I ran a MOZ crawl of the site. Every URL including the home page has a domain authority of 1. Previously the DA of the home page was 23.
No wonder the ranking and traffic dropped of the cliff! Assuming redirects were implemented correctly, (they were) is such a drop in DA normal after a migration?
Thanks,
Alan -
Did you use google search console to tell google you were switching to a new domain?
-
Yes, 301 redirection was done. We only had a handful of 404 errors. At the start the process appeared to progress very smoothly. Ranking dropped on all URLs. Some important URLs experienced a lesser drop (say position 2 to position 10). Most pages dropped form say position 12 to 60.
No content was changed during the move. Only 2 changes were:
-Different domain
-Secure domain (HTTPS).The old domain was www.nyc-officespace-leader.com
The new domain is https://www.metro-manhattan.comActually the number of daily visitors has dropped from 80 to about 10. The migration occurred on April 3rd, about 16 days ago.
The number of impressions Google is serving us is gradually increasing. But because the ranking is so low, the number of clicks is low.
So your suggestion is to incorporate keyword rich content into pages that ranked well previously? Do you think this will revive ranking?
Is it possible that this drop is normal and that ranking should recover in the next 60-90 days?
Or should I be concerned something has gone wrong? -
Did you do 301 redirection to each and every URL?
Did you downloaded all the URL’s by signing in to your FTP or Cpanel account?
Did you change any content, meta tags or onpage elements?
Login to your google analytics account and export All Pages under site content.
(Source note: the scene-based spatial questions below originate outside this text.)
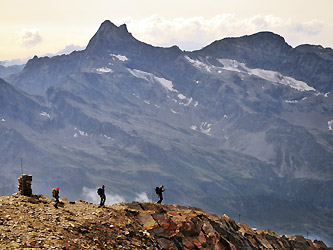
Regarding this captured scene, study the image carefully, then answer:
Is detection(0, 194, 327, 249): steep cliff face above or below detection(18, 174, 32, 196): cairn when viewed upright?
below

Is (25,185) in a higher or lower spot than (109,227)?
higher

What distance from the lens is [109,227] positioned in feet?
180

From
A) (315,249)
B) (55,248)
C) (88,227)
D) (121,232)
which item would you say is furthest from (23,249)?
(315,249)

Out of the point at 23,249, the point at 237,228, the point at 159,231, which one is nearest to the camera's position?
the point at 23,249

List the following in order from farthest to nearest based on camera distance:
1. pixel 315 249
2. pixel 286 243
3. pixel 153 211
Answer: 1. pixel 315 249
2. pixel 286 243
3. pixel 153 211

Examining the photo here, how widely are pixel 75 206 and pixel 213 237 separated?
55.3 feet

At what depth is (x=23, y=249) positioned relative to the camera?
43094mm

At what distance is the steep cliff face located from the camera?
4734cm

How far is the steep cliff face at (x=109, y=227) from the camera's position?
47.3m

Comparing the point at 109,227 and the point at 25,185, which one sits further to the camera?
the point at 25,185

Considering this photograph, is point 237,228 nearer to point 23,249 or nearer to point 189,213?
point 189,213

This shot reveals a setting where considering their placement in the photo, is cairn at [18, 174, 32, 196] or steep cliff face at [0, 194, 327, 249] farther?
cairn at [18, 174, 32, 196]

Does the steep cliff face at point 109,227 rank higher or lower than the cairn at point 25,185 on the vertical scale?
lower

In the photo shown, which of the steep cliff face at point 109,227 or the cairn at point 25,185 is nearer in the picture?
the steep cliff face at point 109,227
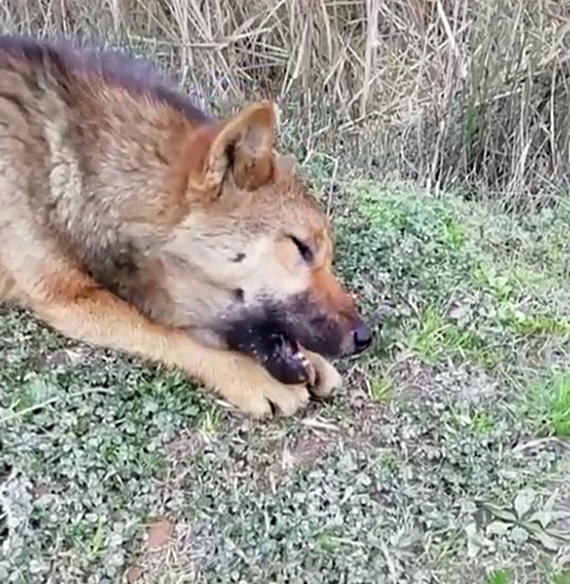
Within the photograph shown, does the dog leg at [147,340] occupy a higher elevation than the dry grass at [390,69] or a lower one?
lower

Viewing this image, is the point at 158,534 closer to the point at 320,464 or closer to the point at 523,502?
the point at 320,464

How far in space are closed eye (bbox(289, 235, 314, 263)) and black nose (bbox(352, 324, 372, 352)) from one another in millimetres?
239

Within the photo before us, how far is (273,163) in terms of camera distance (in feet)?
9.20

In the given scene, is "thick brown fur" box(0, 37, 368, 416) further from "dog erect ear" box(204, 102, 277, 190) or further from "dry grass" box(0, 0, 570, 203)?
"dry grass" box(0, 0, 570, 203)

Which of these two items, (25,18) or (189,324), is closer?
(189,324)

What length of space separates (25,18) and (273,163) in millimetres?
2376

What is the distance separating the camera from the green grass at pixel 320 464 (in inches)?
93.7

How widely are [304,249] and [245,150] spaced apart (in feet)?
1.14

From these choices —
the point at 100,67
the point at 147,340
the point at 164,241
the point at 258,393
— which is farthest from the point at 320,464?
the point at 100,67

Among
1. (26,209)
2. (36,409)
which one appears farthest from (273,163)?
(36,409)

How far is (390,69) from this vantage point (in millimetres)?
4695

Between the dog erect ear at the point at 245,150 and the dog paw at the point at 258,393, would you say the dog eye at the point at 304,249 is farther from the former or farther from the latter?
the dog paw at the point at 258,393

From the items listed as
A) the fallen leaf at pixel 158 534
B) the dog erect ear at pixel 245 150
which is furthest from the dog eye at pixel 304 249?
the fallen leaf at pixel 158 534

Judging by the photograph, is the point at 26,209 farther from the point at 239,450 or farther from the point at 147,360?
the point at 239,450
Compare the pages and find out if the pages are same for before site migration and after site migration is completed.
How many 404 errors did you receive in your google webmaster accounts. 404 errors will be generated if user’s click the url’s from google search or links present any where on the internet. Try to create an alternative page or redirect that to some other similar page.
You are saying that your traffic dropped from 1000 to 150. Did you checked which keywords ranking dropped, remain constant or improved, what is the landing page and ranking. 150 traffic that you are receiving are for the same pages that used to rank before or are new pages.
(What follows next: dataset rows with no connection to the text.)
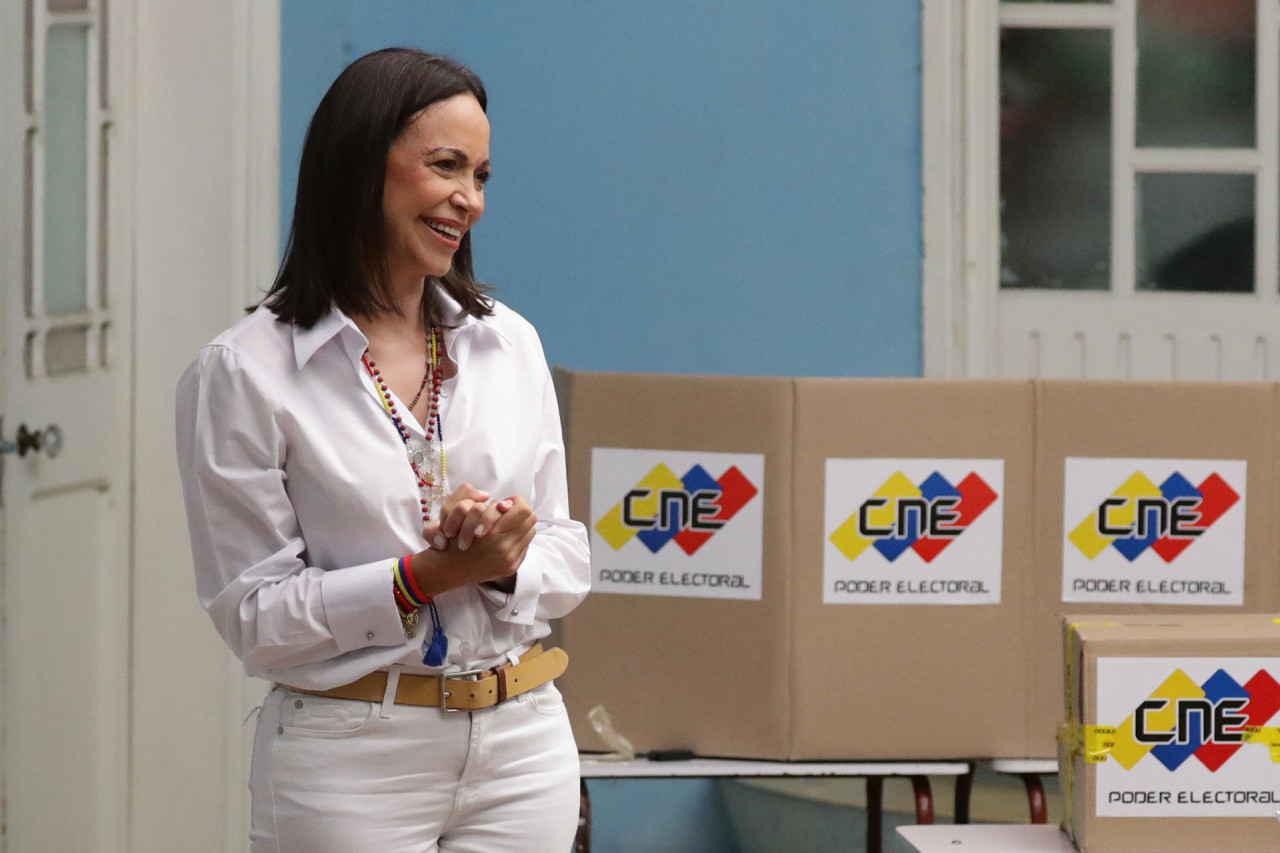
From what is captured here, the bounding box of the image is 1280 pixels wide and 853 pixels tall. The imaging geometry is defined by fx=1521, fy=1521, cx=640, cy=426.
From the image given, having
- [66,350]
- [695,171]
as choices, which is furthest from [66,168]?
[695,171]

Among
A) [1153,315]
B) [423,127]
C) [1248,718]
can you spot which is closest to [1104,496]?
[1248,718]

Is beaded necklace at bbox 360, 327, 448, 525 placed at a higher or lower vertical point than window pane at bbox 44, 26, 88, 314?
lower

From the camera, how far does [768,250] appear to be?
304 cm

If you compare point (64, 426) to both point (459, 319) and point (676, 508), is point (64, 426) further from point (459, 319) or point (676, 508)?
point (459, 319)

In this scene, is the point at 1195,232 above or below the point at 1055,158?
below

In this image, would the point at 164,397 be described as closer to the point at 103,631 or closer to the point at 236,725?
the point at 103,631

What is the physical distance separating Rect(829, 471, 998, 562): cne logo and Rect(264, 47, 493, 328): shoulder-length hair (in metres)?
0.98

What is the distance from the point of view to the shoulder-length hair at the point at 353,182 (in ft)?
4.15

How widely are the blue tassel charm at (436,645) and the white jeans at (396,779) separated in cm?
4

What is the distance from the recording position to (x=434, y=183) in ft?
4.16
Try to find all the landing pages that used to rank for your important keywords, map your keywords to that URL and also try to add informational keyword rich content on the landing page that used to rank before website migration this may help in improving your rankings.
For more detail information read this Web Site Migration Guide - Tips For SEOs
Got a burning SEO question?
Subscribe to Moz Pro to gain full access to Q&A, answer questions, and ask your own.
Browse Questions
Explore more categories
-
Moz Tools
Chat with the community about the Moz tools.
-
SEO Tactics
Discuss the SEO process with fellow marketers
-
Community
Discuss industry events, jobs, and news!
-
Digital Marketing
Chat about tactics outside of SEO
-
Research & Trends
Dive into research and trends in the search industry.
-
Support
Connect on product support and feature requests.
Related Questions
-
Does redirecting from a "bad" domain "infect" the new domain?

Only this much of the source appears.